▶ [EXERCISE TASKS]:
1. In the blog post about stress, how long have the units for the 5th grade class and the 9th grade Bible class been planned out?
2. From the blog post about stress, repeat word for word the part that opens with the words containing "It may just" and closes with "off my feet.".

▶ [SELECTED EXTRACT]:
Stress

Standard

It may just be me being hormonal or maybe it’s because I’ve eaten fast food 3 times this week, but today I felt like I was on an emotional roller coaster.  There were some really great things that happened, and there were some super stressful things that made me want to scream and curl up into fetal position for a few days.  Most days I’m pretty flexible with the way that Latinos change their plans at a moment’s notice.  I just roll with the punches, but today the punches knocked me off my feet.

For my 5th grade class and my 9th grade Bible class, I have had my units all planned out for the last 6 weeks. I planned to wrap everything up this week since finals are the next week.  But my week is being whittled away!  Today my schedule changed HOURLY!  The kids kept asking me what subject we were doing next and I would tell them, “I planned to do such and such, but it depends on who walks in the door during the next 40 minutes!”  The demands on my flexibility were pushing me to my breaking point.

▶ [RECORDED INFORMATION]:

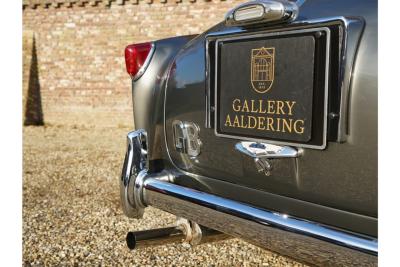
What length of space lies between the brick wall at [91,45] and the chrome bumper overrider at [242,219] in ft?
27.1

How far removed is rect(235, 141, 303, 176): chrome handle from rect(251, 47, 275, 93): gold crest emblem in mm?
226

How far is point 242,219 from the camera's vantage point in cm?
197

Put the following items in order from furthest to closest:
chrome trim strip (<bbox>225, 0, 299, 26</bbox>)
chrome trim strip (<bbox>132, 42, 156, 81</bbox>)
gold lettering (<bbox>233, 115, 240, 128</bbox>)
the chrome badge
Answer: chrome trim strip (<bbox>132, 42, 156, 81</bbox>), the chrome badge, gold lettering (<bbox>233, 115, 240, 128</bbox>), chrome trim strip (<bbox>225, 0, 299, 26</bbox>)

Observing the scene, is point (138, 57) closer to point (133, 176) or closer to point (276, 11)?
point (133, 176)

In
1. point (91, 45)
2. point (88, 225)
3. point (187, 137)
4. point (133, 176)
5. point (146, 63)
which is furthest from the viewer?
point (91, 45)

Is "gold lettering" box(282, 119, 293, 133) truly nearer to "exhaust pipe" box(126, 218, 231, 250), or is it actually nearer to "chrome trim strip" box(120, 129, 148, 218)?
"exhaust pipe" box(126, 218, 231, 250)

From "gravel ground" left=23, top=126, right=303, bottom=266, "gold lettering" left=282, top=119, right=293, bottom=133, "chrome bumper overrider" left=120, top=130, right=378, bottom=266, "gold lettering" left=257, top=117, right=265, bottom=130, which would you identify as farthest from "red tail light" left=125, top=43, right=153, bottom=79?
"gravel ground" left=23, top=126, right=303, bottom=266

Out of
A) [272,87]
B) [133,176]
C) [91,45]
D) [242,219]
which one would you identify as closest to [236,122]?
[272,87]

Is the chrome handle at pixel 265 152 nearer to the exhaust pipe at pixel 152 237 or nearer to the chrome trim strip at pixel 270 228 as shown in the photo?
the chrome trim strip at pixel 270 228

▶ [SOLUTIONS FOR EACH TASK]:
1. For the last 6 weeks.

2.
It may just be me being hormonal or maybe it’s because I’ve eaten fast food 3 times this week, but today I felt like I was on an emotional roller coaster.  There were some really great things that happened, and there were some super stressful things that made me want to scream and curl up into fetal position for a few days.  Most days I’m pretty flexible with the way that Latinos change their plans at a moment’s notice.  I just roll with the punches, but today the punches knocked me off my feet.